** Start Dataset records **

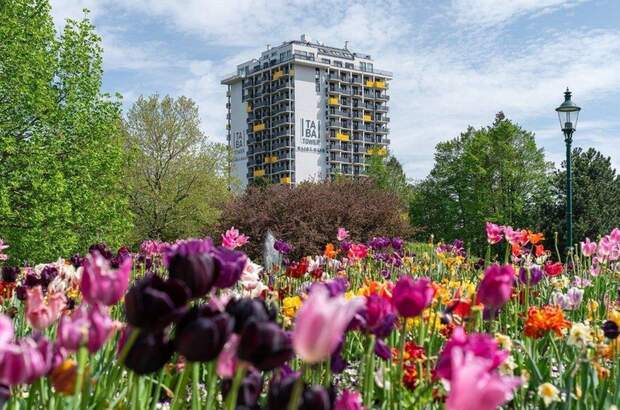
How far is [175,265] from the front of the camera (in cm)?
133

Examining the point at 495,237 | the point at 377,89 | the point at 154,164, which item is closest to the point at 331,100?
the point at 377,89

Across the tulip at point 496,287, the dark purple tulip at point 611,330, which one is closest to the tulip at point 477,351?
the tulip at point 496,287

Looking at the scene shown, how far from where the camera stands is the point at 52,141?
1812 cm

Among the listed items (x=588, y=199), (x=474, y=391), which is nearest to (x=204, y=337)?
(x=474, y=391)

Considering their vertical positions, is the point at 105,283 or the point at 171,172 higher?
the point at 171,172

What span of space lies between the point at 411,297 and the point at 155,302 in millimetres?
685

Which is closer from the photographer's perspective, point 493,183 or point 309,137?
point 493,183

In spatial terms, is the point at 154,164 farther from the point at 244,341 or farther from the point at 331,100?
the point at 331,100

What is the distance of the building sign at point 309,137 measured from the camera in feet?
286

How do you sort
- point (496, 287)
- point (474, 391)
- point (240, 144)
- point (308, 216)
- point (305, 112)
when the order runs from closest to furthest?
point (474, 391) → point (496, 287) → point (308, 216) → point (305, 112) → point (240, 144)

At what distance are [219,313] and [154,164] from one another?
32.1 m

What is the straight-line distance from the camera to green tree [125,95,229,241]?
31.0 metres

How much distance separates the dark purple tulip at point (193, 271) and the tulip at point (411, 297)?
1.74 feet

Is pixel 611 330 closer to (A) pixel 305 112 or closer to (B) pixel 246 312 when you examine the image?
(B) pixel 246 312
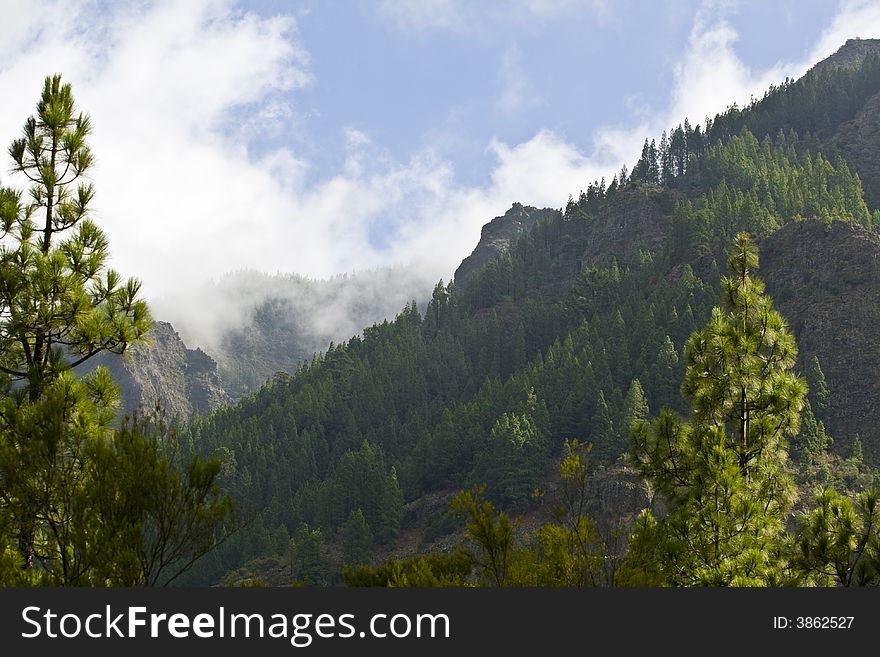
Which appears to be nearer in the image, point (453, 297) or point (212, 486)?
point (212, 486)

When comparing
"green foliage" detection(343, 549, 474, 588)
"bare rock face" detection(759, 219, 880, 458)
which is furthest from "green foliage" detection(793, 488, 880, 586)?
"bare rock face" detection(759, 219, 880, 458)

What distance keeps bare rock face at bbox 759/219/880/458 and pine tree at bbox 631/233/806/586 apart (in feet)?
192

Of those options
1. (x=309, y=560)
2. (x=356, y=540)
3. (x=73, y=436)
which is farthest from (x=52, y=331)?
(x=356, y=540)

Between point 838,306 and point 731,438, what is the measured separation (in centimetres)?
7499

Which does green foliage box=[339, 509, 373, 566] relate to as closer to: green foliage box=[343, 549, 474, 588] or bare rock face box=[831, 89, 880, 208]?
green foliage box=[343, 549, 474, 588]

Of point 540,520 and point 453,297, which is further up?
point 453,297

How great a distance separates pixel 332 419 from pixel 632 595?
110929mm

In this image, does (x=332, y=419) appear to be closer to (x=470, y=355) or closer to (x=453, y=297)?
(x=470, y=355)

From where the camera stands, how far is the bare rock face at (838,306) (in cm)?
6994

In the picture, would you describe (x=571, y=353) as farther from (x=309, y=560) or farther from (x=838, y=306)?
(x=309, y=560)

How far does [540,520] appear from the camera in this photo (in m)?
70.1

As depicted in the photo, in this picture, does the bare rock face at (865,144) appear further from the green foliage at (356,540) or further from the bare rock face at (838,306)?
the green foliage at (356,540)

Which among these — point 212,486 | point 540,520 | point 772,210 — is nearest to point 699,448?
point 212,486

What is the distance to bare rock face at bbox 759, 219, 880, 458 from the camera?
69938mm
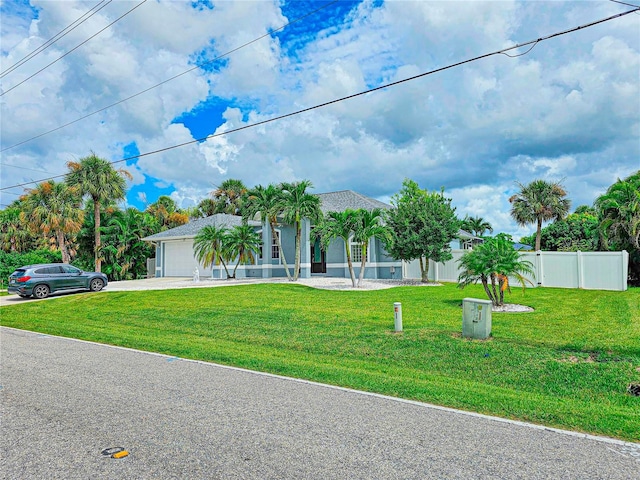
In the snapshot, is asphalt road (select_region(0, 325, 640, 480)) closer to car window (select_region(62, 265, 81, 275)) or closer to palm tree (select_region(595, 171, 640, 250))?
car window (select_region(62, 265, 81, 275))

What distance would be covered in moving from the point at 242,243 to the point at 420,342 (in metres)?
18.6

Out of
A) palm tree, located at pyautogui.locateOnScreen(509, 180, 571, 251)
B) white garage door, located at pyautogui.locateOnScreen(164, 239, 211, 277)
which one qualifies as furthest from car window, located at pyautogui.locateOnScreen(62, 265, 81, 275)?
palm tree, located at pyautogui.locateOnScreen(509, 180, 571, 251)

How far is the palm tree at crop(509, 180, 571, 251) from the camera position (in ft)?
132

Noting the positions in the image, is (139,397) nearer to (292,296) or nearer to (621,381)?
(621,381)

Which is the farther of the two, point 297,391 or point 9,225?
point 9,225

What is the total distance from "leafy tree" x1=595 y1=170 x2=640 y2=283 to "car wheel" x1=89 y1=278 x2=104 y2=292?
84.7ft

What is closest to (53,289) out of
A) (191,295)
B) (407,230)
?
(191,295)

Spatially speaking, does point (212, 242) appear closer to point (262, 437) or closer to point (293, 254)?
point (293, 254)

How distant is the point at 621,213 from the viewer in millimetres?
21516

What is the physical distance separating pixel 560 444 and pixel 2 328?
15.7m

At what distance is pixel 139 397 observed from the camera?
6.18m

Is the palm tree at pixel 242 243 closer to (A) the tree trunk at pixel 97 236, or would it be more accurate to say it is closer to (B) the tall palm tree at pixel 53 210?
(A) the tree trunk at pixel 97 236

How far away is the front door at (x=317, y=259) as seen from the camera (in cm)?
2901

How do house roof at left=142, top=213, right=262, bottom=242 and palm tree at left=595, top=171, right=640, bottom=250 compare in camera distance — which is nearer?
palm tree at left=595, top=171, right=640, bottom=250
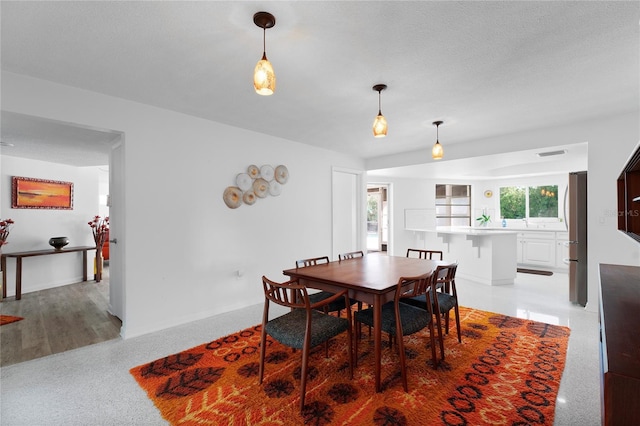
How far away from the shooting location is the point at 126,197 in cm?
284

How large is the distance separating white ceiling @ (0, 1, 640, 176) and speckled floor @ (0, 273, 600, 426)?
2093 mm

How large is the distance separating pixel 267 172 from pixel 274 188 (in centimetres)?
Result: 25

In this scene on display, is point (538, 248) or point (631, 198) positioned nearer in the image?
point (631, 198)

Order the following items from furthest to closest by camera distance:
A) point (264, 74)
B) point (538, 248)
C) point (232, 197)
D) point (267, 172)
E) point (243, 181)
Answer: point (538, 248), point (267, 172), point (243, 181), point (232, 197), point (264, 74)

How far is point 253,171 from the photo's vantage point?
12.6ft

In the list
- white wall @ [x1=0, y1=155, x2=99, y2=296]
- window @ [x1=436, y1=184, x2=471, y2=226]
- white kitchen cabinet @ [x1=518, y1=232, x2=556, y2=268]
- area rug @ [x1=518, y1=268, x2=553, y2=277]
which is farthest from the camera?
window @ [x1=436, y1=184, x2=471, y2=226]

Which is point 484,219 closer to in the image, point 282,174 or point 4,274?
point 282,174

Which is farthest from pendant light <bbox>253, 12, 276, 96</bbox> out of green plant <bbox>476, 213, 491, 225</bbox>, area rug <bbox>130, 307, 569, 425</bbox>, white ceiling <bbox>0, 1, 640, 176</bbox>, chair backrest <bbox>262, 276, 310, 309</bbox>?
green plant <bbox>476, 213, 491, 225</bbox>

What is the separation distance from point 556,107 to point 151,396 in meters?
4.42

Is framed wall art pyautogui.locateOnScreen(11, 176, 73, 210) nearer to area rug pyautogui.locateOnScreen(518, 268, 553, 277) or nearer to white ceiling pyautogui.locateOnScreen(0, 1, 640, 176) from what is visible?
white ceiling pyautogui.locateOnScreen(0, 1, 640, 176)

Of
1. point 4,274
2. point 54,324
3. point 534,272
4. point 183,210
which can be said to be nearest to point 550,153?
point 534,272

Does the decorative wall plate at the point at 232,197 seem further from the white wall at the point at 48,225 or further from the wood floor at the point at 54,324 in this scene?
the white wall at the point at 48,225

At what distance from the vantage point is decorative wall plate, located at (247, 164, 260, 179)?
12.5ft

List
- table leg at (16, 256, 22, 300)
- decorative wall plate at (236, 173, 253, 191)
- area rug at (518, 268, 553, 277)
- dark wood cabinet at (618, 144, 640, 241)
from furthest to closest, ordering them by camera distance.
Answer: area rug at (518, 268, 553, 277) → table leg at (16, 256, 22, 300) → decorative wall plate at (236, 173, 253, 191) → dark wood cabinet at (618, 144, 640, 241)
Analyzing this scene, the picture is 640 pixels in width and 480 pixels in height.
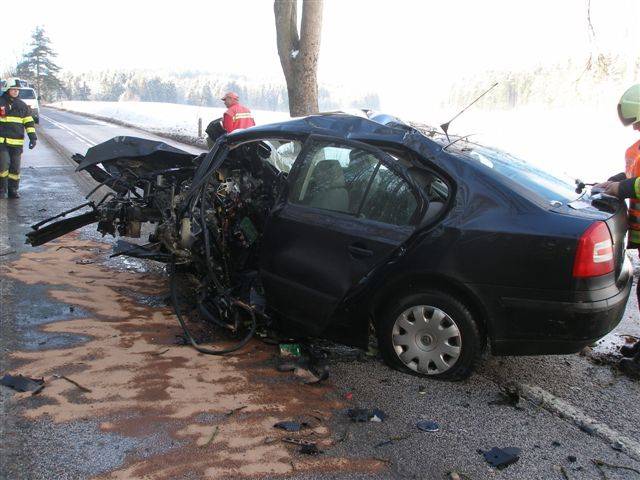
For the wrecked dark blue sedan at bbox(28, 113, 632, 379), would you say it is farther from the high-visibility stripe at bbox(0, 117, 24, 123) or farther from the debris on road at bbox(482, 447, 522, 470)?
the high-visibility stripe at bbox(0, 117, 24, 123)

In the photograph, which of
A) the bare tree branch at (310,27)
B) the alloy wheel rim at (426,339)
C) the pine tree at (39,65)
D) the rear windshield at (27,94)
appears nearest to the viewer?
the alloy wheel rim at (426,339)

** End Dataset records **

Problem to work on: Leave out every picture and copy verbatim the lines running from the line containing "At what distance from" through the final line of the data.

Result:
At what distance from the vantage point is decorative wall plate, located at (247, 164, 260, 179)?
12.5ft

List
- table leg at (16, 256, 22, 300)
- decorative wall plate at (236, 173, 253, 191)
- area rug at (518, 268, 553, 277)
- dark wood cabinet at (618, 144, 640, 241)
from furthest to closest, ordering them by camera distance.
Answer: area rug at (518, 268, 553, 277) → table leg at (16, 256, 22, 300) → decorative wall plate at (236, 173, 253, 191) → dark wood cabinet at (618, 144, 640, 241)
Analyzing this scene, the picture is 640 pixels in width and 480 pixels in height.
For the wrecked dark blue sedan at bbox(28, 113, 632, 379), would you say it is farther from the high-visibility stripe at bbox(0, 117, 24, 123) or farther from the debris on road at bbox(482, 447, 522, 470)?
the high-visibility stripe at bbox(0, 117, 24, 123)

In the photograph, which of
A) the bare tree branch at (310,27)
B) the alloy wheel rim at (426,339)
C) the pine tree at (39,65)
D) the rear windshield at (27,94)
appears nearest to the viewer?
the alloy wheel rim at (426,339)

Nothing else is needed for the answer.